NetdataHighMemoryUsage #
Netdata high memory usage (> 80%)
Alert Rule
alert: NetdataHighMemoryUsage
annotations:
description: |-
Netdata high memory usage (> 80%)
VALUE = {{ $value }}
LABELS = {{ $labels }}
runbook: https://srerun.github.io/prometheus-alerts/runbooks/netdata-internal/netdatahighmemoryusage/
summary: Netdata high memory usage (instance {{ $labels.instance }})

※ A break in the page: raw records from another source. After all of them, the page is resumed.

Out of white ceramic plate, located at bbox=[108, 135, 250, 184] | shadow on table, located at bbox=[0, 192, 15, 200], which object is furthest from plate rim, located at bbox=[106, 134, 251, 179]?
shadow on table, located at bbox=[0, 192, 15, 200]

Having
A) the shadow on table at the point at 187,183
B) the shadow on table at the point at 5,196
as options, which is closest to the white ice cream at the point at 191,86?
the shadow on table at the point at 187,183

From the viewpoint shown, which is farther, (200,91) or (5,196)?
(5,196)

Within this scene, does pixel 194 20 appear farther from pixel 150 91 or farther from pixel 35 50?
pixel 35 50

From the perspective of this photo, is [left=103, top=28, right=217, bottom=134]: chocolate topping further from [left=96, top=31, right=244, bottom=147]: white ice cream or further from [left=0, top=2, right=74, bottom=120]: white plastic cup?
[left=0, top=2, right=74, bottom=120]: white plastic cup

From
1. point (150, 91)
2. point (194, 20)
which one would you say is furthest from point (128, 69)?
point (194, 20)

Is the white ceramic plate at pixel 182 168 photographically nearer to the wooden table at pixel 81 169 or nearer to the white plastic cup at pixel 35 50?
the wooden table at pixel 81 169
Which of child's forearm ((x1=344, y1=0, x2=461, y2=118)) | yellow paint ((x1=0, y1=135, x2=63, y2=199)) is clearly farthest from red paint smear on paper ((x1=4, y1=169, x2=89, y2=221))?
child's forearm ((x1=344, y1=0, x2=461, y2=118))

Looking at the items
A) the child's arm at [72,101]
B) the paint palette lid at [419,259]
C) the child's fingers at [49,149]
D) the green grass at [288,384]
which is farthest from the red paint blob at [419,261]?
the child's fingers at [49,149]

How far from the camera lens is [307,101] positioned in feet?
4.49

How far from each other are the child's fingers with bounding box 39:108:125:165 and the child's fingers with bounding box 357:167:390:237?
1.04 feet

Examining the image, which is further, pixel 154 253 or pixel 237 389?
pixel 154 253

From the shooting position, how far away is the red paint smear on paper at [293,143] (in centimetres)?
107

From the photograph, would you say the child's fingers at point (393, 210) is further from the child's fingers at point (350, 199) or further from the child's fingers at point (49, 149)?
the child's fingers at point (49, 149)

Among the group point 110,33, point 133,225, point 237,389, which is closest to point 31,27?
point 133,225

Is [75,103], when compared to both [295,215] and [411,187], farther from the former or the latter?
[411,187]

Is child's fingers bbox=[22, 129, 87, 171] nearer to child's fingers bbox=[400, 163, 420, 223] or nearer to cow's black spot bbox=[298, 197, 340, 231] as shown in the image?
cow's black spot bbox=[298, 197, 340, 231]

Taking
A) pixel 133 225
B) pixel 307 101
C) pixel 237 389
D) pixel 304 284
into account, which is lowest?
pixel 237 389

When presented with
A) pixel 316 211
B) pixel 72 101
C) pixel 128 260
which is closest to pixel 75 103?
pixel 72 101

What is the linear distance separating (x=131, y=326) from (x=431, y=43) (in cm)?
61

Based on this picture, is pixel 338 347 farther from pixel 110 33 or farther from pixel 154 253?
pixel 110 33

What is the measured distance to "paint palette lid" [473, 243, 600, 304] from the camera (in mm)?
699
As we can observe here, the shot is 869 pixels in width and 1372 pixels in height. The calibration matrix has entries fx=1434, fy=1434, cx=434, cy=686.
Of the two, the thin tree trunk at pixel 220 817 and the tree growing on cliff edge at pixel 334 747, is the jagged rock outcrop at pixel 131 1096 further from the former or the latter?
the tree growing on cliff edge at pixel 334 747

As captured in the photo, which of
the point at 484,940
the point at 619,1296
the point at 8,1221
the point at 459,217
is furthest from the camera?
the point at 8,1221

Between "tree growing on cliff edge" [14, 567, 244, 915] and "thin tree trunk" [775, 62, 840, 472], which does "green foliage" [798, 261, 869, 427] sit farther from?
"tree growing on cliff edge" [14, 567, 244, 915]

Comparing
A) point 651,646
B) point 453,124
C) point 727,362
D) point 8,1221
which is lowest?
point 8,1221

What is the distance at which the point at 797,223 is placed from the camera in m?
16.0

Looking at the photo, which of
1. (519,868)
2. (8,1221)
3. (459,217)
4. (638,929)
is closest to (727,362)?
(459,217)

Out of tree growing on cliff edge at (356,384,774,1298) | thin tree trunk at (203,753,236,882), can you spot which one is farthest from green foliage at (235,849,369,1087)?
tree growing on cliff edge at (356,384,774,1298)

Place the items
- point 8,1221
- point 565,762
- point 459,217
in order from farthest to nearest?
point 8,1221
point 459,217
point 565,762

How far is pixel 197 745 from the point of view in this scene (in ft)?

expr: 100 / netdata_system_ram_MiB_average * netdata_system_ram_MiB_average{dimension=~"free|cached"}
< 20
for: 5m
labels:
severity: warning
Here is a runbook for the NetdataHighMemoryUsage alert:
Meaning #
The NetdataHighMemoryUsage alert is triggered when the available memory (free and cached) on a Netdata instance falls below 20% of the total system RAM. This alert indicates that the Netdata instance is experiencing high memory usage, which can lead to performance issues, slow response times, and even crashes.
Impact #
High memory usage on a Netdata instance can have significant impacts on the system and its users:
- Slow response times: High memory usage can cause Netdata to respond slowly to requests, leading to delays and frustration for users.
- Performance issues: Insufficient memory can cause Netdata to fail to process data in a timely manner, leading to errors and inconsistencies.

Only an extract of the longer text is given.